No Brasil sem terrorismo, a marcha para a direita mais exacerbada vem perdendo a inibição e avançando principalmente pela inércia do aparato público em conter o crime. A bancarrota dos modelos policial, presidiário e judicial é uma realidade para milhões de brasileiros, mas, com raras exceções, os poderes se eximem de assumir a necessidade de reviravolta do sistema.
Um exemplo: desde que a violência começou a sair de controle, no fim dos anos 80, todos os presidentes da República têm sido mais hábeis em se esquivar e passar a bola adiante do que encaminhar em escala nacional a reversão dos índices de criminalidade. Diante do vácuo, o espaço é ocupado pela pregação da força bruta e de saídas radicais, sobretudo por um sem-número de sites e pelas redes sociais. Vendo-se desamparado, o cidadão que não dorme enquanto a filha não chega é seduzido pelas respostas mágicas, ao mesmo tempo em que vibra intimamente quando a polícia passa fogo nos bandidos.

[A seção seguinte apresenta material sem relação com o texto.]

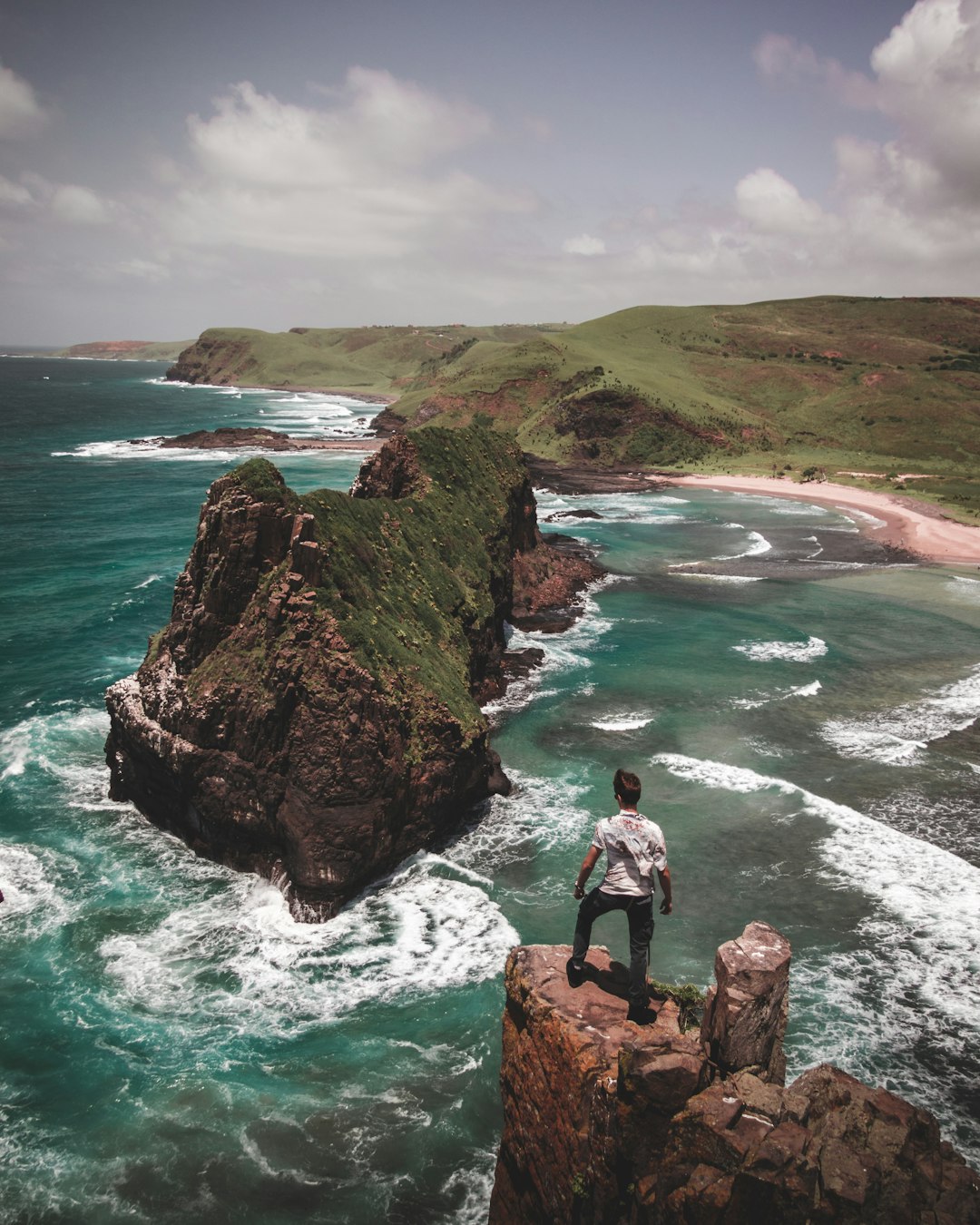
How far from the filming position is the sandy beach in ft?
204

O cardápio que engorda a direita no Brasil, porém, se estende além da insegurança. Em vastas porções da população, há uma saturação com o manto de permissividade que agasalha desde a desfaçatez com o dinheiro público nos altos escalões até os protestos que se arvoram no direito de bloquear a entrada de uma metrópole.
A sensação de bagunça e descontrole só faz crescer o bolo extremista. O desejo de ordem e da força sobre todas as coisas é fermentado a cada vez que se cassa o direito de ir e vir, a cada greve de funcionários já bem pagos que se valem de usuários humildes como forma de pressão, a cada bandido recém solto que mata um inocente ou a cada vez que os direitos dos criminosos ganham mais atenção do que os direitos das vítimas.
O lento processo de revolta silenciosa esconde em seu âmago o fogo brando do rancor. Caso o poder público não cumpra de uma vez seu dever de proteger a sociedade, esse fenômeno, como ocorreu na França, está por sair das conversas nas mesas de jantar e ser destampado nas urnas do Brasil.